◆ **PROBLEM DESCRIPTION**
Lines before the one containing "Among all options" are left out; copy that line and every later line through the end of the data exactly.
## start DATA TO PROCESS
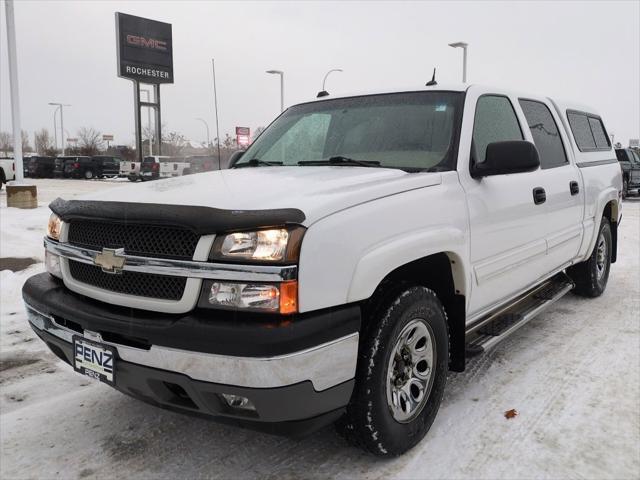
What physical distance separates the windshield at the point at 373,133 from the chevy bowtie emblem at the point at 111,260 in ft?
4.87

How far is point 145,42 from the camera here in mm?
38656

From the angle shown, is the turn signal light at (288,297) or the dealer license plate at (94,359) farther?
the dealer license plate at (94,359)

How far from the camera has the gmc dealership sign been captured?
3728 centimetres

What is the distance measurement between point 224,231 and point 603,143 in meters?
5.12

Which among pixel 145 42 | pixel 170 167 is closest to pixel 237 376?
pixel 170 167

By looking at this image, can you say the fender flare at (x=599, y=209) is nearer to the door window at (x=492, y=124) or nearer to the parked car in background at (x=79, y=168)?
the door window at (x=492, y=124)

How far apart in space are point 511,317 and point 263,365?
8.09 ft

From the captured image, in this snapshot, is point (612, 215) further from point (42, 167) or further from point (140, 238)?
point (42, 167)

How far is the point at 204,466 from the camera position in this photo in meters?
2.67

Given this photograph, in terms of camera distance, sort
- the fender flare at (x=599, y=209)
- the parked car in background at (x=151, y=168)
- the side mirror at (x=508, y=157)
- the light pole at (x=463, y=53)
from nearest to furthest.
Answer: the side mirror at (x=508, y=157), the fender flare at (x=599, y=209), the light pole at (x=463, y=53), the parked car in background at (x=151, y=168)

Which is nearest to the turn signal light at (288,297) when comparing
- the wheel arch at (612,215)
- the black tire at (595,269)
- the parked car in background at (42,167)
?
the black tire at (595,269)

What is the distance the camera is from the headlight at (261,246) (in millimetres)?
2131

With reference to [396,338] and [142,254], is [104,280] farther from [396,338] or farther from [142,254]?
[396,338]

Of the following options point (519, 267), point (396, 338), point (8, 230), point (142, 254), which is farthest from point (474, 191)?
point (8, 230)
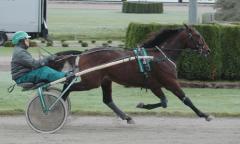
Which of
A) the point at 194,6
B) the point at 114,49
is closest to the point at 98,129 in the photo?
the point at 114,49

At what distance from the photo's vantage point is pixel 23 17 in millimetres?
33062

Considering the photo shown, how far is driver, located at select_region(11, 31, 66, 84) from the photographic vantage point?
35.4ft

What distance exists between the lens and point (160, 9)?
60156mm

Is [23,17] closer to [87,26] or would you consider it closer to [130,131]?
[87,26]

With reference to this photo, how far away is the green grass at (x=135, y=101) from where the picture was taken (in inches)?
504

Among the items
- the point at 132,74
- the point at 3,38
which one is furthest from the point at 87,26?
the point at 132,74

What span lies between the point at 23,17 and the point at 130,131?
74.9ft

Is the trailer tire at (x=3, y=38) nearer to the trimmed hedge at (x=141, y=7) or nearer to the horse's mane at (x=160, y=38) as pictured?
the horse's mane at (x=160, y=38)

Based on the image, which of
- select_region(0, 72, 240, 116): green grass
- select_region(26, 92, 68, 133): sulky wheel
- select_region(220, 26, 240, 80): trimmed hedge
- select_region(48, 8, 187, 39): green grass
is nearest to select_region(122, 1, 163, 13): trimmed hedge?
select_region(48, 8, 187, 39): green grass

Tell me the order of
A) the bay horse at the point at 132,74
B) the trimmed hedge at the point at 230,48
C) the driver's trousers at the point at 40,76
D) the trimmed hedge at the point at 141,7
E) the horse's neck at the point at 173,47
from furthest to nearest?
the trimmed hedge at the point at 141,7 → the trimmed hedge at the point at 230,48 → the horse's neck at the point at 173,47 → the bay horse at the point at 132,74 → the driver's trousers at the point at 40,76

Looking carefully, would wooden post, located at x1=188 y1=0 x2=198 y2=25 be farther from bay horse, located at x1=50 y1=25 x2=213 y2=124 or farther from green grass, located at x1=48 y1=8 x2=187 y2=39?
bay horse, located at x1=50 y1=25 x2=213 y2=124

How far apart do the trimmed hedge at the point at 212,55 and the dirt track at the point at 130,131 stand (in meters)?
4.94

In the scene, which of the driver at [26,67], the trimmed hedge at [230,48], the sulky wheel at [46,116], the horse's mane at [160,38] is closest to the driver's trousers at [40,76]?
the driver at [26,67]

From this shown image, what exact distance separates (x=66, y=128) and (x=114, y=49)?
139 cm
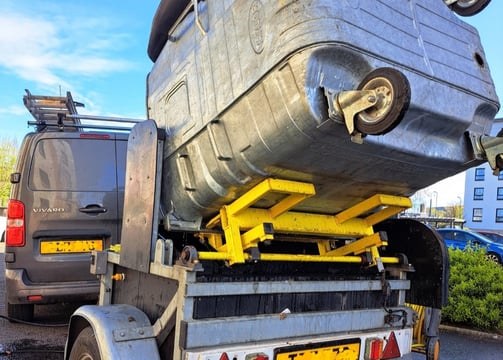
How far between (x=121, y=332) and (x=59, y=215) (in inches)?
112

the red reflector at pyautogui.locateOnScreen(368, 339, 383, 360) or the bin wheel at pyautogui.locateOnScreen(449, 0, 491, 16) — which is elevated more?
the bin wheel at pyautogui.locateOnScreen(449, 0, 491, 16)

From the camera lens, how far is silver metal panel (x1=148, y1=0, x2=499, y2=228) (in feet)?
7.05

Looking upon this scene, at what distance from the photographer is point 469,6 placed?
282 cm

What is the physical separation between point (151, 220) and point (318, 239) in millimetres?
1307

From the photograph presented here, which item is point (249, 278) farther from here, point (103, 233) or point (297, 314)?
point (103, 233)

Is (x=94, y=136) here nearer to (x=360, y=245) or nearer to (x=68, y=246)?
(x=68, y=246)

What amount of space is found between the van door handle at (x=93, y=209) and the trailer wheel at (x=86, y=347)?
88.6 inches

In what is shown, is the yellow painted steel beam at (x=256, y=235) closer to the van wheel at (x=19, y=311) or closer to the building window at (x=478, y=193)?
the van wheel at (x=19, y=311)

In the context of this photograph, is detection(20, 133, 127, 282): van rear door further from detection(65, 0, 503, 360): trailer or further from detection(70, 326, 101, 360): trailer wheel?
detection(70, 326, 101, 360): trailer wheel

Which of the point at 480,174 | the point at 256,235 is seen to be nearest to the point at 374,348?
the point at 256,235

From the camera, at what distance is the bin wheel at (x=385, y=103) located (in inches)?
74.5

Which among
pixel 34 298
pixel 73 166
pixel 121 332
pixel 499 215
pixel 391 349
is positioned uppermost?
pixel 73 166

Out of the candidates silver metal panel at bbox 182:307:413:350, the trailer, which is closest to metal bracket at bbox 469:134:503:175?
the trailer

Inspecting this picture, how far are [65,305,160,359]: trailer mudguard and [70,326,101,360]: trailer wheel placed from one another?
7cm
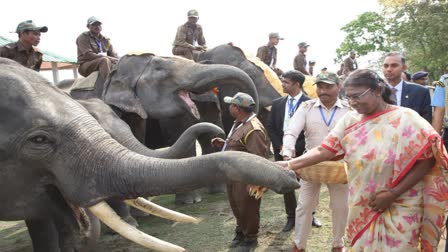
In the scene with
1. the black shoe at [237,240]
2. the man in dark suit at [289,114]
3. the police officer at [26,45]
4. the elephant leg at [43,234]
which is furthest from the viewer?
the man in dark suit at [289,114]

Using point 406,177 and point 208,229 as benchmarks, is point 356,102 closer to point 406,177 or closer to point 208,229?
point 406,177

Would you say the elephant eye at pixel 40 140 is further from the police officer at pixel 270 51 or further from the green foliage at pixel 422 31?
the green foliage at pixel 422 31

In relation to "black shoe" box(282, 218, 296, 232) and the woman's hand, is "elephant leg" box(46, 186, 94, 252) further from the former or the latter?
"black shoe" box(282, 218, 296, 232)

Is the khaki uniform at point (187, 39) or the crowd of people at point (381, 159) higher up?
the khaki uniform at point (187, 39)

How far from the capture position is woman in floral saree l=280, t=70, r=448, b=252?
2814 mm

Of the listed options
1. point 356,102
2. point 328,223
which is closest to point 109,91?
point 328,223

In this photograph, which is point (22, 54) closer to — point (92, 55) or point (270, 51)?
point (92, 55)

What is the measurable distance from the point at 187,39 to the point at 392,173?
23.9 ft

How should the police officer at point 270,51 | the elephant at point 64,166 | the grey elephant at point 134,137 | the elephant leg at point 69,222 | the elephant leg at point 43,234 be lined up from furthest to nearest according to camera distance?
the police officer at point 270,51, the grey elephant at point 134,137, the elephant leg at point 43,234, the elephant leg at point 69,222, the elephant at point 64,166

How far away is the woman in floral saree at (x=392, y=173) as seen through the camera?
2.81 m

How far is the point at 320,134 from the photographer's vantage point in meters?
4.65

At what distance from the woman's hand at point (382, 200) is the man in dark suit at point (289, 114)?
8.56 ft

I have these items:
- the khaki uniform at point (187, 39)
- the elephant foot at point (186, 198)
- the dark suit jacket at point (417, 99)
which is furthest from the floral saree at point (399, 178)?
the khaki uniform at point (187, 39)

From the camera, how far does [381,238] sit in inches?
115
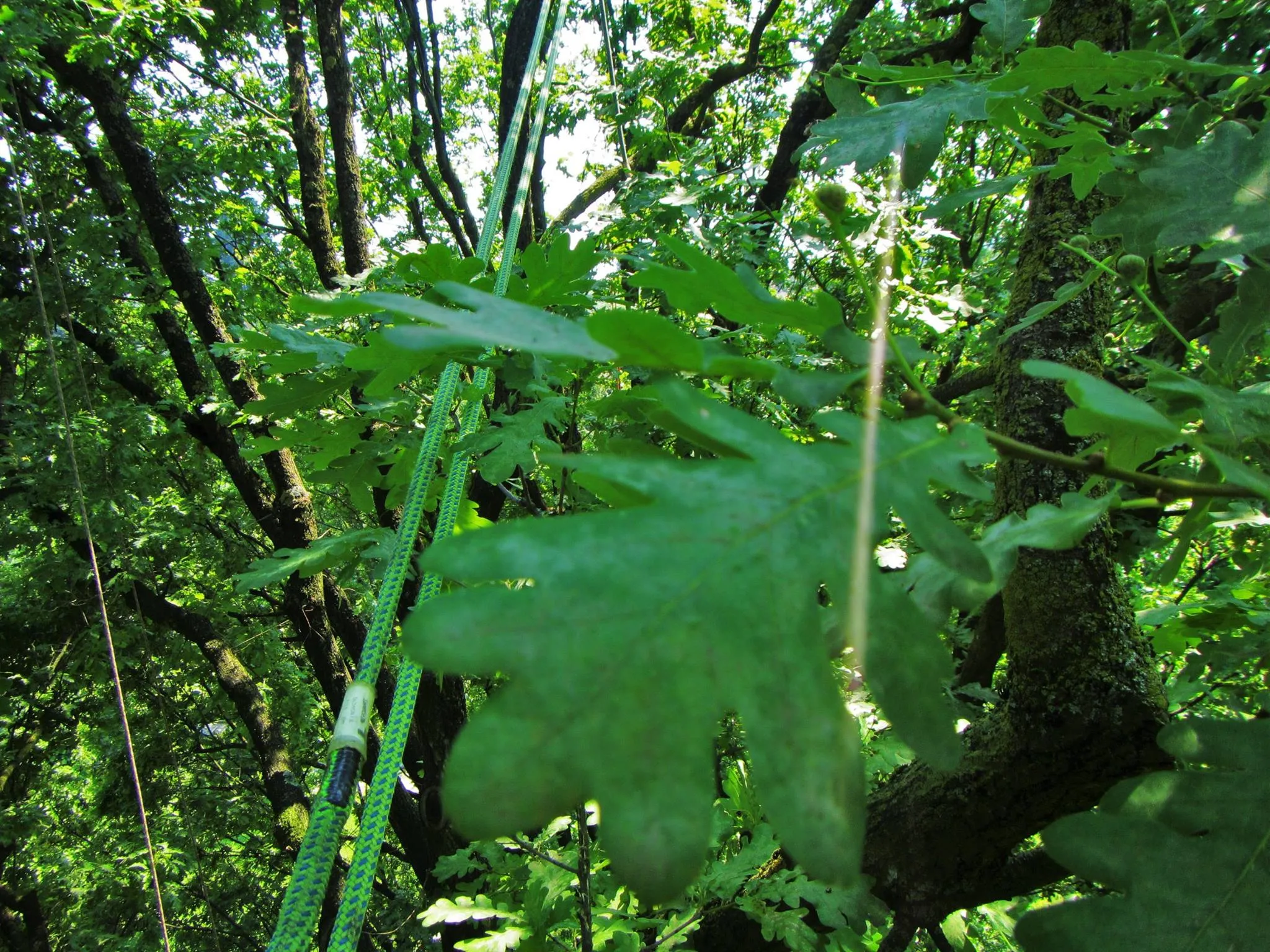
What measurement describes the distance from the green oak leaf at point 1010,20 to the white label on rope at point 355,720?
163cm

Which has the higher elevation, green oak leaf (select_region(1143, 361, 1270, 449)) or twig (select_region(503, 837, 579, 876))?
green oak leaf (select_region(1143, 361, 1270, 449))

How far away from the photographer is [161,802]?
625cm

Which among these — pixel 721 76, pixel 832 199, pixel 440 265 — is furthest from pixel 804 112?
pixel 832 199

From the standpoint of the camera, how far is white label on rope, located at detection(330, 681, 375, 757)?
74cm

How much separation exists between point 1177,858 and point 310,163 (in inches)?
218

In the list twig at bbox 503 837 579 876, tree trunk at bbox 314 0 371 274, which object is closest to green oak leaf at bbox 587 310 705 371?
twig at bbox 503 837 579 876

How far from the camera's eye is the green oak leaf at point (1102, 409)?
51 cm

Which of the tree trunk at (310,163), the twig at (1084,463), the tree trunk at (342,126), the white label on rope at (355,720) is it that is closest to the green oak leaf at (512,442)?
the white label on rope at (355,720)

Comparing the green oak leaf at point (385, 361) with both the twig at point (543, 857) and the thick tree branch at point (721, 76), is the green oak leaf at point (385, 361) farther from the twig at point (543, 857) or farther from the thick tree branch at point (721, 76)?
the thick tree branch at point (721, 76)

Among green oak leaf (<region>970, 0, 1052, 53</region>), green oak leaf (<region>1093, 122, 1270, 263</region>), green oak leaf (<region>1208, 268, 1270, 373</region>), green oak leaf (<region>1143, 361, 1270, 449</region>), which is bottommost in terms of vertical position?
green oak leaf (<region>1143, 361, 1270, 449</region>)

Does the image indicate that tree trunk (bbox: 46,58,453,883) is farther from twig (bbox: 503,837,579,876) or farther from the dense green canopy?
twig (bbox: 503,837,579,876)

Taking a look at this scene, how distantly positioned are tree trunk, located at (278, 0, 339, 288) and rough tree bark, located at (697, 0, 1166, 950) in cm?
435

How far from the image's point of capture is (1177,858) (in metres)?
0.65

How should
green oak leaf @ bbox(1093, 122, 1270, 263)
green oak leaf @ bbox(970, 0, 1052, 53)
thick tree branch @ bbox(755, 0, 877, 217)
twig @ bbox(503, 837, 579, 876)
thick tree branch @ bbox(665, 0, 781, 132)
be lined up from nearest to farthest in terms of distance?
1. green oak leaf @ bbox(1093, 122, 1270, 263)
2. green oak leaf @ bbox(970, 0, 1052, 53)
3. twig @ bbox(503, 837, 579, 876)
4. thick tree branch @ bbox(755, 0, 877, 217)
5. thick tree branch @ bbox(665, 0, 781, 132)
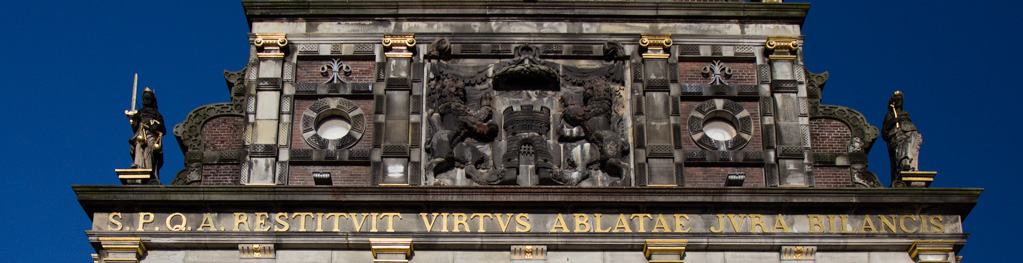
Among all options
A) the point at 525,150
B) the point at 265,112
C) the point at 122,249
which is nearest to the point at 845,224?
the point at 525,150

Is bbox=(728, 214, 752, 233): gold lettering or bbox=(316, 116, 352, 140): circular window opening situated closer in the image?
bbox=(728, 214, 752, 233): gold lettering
## end DATA TO PROCESS
◆ **EXERCISE ANSWER**
Among all options
A) the point at 525,150
B) the point at 265,112
C) the point at 122,249
which is nearest to the point at 845,224?
the point at 525,150

Is bbox=(728, 214, 752, 233): gold lettering or bbox=(316, 116, 352, 140): circular window opening situated closer in the image?
bbox=(728, 214, 752, 233): gold lettering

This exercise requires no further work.